# Supplied records
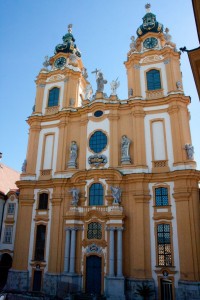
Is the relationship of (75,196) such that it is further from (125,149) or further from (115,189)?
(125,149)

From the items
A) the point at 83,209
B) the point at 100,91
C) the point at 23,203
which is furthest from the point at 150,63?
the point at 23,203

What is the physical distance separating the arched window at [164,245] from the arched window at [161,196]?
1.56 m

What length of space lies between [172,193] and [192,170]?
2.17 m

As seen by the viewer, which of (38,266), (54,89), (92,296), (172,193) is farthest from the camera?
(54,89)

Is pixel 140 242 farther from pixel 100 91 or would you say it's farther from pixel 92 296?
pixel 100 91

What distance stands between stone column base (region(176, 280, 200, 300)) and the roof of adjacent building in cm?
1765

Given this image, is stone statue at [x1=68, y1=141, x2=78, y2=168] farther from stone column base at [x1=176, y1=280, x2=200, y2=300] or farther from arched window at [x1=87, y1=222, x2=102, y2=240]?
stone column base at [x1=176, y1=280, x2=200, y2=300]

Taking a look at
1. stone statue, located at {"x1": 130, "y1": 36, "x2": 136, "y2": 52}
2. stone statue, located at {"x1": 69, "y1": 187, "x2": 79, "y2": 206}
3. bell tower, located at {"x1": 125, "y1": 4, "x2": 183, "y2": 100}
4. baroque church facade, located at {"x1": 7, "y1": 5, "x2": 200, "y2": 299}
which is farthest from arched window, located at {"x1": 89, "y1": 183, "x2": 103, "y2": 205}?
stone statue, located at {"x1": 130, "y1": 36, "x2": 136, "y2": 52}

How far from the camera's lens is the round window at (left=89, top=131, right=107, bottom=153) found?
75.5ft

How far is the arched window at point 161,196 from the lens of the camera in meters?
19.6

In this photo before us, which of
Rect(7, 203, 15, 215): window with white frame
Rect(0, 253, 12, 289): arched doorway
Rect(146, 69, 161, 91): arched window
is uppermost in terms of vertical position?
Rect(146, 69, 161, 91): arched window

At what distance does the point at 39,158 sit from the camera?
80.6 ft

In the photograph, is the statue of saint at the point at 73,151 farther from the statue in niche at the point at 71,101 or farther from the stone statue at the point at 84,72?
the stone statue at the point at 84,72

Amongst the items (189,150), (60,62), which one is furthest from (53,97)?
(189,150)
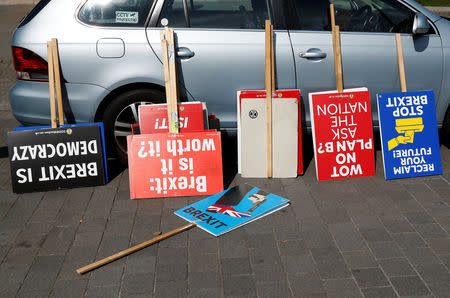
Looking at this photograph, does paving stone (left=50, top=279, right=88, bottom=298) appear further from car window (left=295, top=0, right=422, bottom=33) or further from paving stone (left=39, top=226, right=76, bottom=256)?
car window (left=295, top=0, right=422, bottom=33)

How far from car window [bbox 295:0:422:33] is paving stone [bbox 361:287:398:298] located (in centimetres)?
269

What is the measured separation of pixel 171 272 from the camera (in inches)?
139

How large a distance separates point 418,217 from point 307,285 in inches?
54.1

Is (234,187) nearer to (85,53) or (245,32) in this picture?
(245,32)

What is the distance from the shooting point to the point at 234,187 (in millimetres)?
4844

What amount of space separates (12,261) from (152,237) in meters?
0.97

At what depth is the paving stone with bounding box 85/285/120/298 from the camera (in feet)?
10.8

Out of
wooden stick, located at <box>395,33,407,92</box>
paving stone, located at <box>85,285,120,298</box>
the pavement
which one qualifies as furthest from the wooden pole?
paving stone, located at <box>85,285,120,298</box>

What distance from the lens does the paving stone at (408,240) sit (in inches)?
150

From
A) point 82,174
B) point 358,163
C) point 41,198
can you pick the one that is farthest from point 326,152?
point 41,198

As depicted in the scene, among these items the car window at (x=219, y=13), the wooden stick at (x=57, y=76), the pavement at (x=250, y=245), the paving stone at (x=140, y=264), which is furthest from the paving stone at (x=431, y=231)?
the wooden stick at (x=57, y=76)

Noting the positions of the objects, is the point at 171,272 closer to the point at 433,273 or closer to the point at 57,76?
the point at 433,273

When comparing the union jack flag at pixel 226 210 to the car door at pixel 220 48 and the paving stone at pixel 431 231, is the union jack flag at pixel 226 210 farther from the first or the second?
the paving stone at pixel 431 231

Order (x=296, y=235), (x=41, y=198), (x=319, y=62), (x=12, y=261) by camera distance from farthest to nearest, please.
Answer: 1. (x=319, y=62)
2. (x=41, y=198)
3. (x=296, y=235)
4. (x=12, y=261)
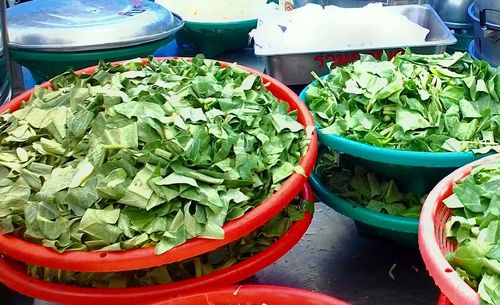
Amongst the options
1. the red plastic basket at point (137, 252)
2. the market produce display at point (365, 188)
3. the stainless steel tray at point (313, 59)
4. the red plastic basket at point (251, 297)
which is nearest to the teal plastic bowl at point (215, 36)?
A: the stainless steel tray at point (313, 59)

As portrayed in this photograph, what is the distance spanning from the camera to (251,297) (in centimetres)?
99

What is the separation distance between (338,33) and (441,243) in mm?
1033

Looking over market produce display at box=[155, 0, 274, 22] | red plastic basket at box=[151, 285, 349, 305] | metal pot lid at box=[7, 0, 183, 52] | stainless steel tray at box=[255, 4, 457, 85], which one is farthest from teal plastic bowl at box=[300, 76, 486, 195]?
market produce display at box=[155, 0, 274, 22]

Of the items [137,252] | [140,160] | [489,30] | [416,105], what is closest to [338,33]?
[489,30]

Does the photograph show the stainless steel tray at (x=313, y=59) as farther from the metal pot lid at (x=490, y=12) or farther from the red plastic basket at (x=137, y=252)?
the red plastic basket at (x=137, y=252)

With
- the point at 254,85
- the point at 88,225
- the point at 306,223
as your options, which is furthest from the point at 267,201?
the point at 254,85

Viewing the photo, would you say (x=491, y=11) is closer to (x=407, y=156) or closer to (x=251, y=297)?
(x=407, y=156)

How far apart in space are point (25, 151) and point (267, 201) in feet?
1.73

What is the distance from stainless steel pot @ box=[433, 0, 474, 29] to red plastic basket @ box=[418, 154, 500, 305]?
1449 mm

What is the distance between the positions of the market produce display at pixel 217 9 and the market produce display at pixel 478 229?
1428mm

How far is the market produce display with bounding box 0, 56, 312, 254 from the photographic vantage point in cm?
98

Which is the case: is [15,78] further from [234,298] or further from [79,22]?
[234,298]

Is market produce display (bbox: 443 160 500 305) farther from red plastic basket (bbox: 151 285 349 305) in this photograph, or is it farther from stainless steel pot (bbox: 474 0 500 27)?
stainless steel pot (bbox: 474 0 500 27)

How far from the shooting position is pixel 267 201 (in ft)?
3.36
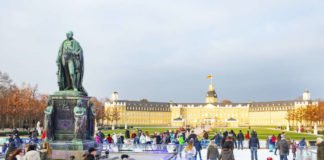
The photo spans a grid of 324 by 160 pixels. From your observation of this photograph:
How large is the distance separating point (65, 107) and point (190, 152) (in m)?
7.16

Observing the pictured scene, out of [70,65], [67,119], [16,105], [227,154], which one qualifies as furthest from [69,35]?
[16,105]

# Set exercise
Locate the line containing "Looking over market" in the material above, then repeat it and every later line exactly, with no pictures.

# Full solution
Looking over market produce display at box=[155, 0, 274, 22] | red plastic basket at box=[151, 285, 349, 305] | metal pot lid at box=[7, 0, 183, 52] | stainless steel tray at box=[255, 4, 457, 85], which one is farthest from teal plastic bowl at box=[300, 76, 486, 195]?
market produce display at box=[155, 0, 274, 22]

Of the items [137,252] | [140,160] | [489,30] | [416,105], what is closest to [338,33]?
[489,30]

Does the photograph show the stainless steel tray at (x=313, y=59) as farther from the metal pot lid at (x=490, y=12) or farther from the red plastic basket at (x=137, y=252)?
the red plastic basket at (x=137, y=252)

With
- the point at 254,85
- the point at 88,225
- the point at 306,223
as your options, which is furthest from the point at 267,201?
the point at 254,85

Viewing the photo, would you say (x=491, y=11) is closer to (x=407, y=156) or closer to (x=251, y=297)?
(x=407, y=156)

How far apart in space are point (25, 151) and point (267, 201) in feet?
1.73

What is the distance from stainless steel pot @ box=[433, 0, 474, 29] to red plastic basket @ box=[418, 154, 500, 305]?
1449 mm

What is the distance between the positions of the market produce display at pixel 217 9 and the market produce display at pixel 478 229?
1428mm

How far is the market produce display with bounding box 0, 56, 312, 254 from the photographic vantage point in cm?
98

Which is the case: is [15,78] further from [234,298] or further from [79,22]?
[234,298]

Is market produce display (bbox: 443 160 500 305) farther from red plastic basket (bbox: 151 285 349 305) in this photograph, or is it farther from stainless steel pot (bbox: 474 0 500 27)?
stainless steel pot (bbox: 474 0 500 27)

How far from the shooting position is pixel 267 201 (in ft)?
3.36
The photo spans a grid of 324 by 160 pixels. From your observation of this photograph:
How large is the distance separating point (65, 107) and point (190, 152) (in m)?
7.16

Observing the pictured scene, out of [70,65], [67,119], [16,105], [227,154], which one qualifies as furthest from [69,35]?
[16,105]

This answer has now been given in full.